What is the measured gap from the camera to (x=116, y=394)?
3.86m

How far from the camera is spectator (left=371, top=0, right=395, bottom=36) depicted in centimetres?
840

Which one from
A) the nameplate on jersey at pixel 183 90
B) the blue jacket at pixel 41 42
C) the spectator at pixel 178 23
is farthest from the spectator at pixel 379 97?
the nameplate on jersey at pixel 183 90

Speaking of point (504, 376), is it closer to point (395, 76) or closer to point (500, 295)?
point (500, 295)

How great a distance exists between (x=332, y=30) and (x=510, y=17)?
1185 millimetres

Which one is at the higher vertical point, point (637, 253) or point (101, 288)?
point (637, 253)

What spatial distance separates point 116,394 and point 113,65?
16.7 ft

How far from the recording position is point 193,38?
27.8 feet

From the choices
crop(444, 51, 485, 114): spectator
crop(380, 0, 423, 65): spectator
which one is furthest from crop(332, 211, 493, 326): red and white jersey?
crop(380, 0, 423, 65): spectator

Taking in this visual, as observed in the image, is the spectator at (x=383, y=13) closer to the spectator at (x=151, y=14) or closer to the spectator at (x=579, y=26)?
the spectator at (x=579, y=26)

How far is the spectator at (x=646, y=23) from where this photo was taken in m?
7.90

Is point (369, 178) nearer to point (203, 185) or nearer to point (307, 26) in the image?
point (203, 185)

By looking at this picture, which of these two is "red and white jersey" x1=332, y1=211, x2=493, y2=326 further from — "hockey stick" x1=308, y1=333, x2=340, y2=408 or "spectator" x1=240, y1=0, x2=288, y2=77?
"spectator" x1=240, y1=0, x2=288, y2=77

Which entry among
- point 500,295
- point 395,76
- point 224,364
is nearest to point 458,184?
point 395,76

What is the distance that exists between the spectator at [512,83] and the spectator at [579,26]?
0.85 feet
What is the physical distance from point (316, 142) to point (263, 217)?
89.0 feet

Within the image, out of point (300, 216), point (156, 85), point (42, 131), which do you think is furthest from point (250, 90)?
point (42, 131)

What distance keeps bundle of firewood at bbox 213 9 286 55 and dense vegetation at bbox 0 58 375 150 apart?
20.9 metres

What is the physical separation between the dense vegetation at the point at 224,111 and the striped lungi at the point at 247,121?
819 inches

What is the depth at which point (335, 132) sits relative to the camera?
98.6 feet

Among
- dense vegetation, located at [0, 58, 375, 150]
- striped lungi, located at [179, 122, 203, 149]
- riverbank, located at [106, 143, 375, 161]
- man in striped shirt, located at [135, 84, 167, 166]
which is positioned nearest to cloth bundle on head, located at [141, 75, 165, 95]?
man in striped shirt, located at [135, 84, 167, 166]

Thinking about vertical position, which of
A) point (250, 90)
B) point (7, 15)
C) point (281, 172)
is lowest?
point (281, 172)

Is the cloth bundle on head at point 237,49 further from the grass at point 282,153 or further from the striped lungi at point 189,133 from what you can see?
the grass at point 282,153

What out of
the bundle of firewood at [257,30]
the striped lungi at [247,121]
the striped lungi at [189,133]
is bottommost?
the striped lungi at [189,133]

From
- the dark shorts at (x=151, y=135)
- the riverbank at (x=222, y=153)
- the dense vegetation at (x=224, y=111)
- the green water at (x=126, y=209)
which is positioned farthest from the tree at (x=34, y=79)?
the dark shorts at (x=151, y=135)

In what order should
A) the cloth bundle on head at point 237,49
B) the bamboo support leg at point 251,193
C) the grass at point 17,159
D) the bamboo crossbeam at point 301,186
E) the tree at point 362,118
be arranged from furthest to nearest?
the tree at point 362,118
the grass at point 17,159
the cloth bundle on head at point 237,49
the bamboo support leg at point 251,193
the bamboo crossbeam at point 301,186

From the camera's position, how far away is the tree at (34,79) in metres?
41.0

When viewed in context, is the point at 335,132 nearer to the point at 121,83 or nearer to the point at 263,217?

→ **OBJECTIVE**
Please copy all of the records above word for word.

→ **TASK RESPONSE**
What is the measured gap from the camera to (x=116, y=394)?
3.86m

How far from the camera is spectator (left=371, top=0, right=395, bottom=36) depicted in centimetres?
840

Which one from
A) the nameplate on jersey at pixel 183 90
B) the blue jacket at pixel 41 42
C) the spectator at pixel 178 23
is farthest from the spectator at pixel 379 97?
the nameplate on jersey at pixel 183 90

Speaking of point (504, 376), is it closer to point (395, 76) or closer to point (500, 295)?
point (500, 295)

How great a distance exists between (x=332, y=30) and (x=510, y=17)?
1185 millimetres

Which one is at the higher vertical point, point (637, 253) or point (101, 288)?
point (637, 253)

What spatial distance separates point 116,394 and point 113,65?
16.7 ft

How far from the recording position is point 193,38?
27.8 feet

From the choices
crop(444, 51, 485, 114): spectator
crop(380, 0, 423, 65): spectator
which one is furthest from crop(332, 211, 493, 326): red and white jersey?
crop(380, 0, 423, 65): spectator

Taking in this visual, as observed in the image, is the spectator at (x=383, y=13) closer to the spectator at (x=151, y=14) or closer to the spectator at (x=579, y=26)?
the spectator at (x=579, y=26)

How far is the spectator at (x=646, y=23) from where this photo was taken in m?
7.90

Is point (369, 178) nearer to point (203, 185) or nearer to point (307, 26) in the image?
point (203, 185)

By looking at this picture, which of these two is "red and white jersey" x1=332, y1=211, x2=493, y2=326 further from — "hockey stick" x1=308, y1=333, x2=340, y2=408 or "spectator" x1=240, y1=0, x2=288, y2=77?
"spectator" x1=240, y1=0, x2=288, y2=77

Which entry among
- point 500,295
- point 395,76
- point 224,364
is nearest to point 458,184?
point 395,76

What is the distance that exists between the spectator at [512,83] and the spectator at [579,26]?
0.85 feet
What is the physical distance from point (316, 142) to point (263, 217)?
89.0 feet

Within the image, out of point (300, 216), point (156, 85), point (42, 131), which do you think is furthest from point (250, 90)?
point (42, 131)

What distance keeps bundle of firewood at bbox 213 9 286 55 and dense vegetation at bbox 0 58 375 150 apart?
20.9 metres

What is the physical separation between the dense vegetation at the point at 224,111 and the striped lungi at the point at 247,121?
819 inches

What is the depth at which point (335, 132) sits relative to the camera?
98.6 feet

Among
- dense vegetation, located at [0, 58, 375, 150]
- striped lungi, located at [179, 122, 203, 149]
- riverbank, located at [106, 143, 375, 161]
- man in striped shirt, located at [135, 84, 167, 166]
which is positioned nearest to cloth bundle on head, located at [141, 75, 165, 95]?
man in striped shirt, located at [135, 84, 167, 166]

Thinking about vertical position, which of
A) point (250, 90)
B) point (7, 15)
C) point (281, 172)
is lowest?
point (281, 172)

Is the cloth bundle on head at point 237,49 further from the grass at point 282,153 or further from the striped lungi at point 189,133 from what you can see?
the grass at point 282,153

What out of
the bundle of firewood at [257,30]
the striped lungi at [247,121]
the striped lungi at [189,133]
is bottommost?
the striped lungi at [189,133]

From
- the dark shorts at (x=151, y=135)
- the riverbank at (x=222, y=153)
- the dense vegetation at (x=224, y=111)
- the green water at (x=126, y=209)
which is positioned farthest from the tree at (x=34, y=79)?
the dark shorts at (x=151, y=135)

In what order should
A) the cloth bundle on head at point 237,49
B) the bamboo support leg at point 251,193
C) the grass at point 17,159
D) the bamboo crossbeam at point 301,186
E) the tree at point 362,118
be arranged from furthest to nearest?
the tree at point 362,118
the grass at point 17,159
the cloth bundle on head at point 237,49
the bamboo support leg at point 251,193
the bamboo crossbeam at point 301,186

From the camera's position, how far away is the tree at (34,79) in metres?
41.0

When viewed in context, is the point at 335,132 nearer to the point at 121,83 or nearer to the point at 263,217?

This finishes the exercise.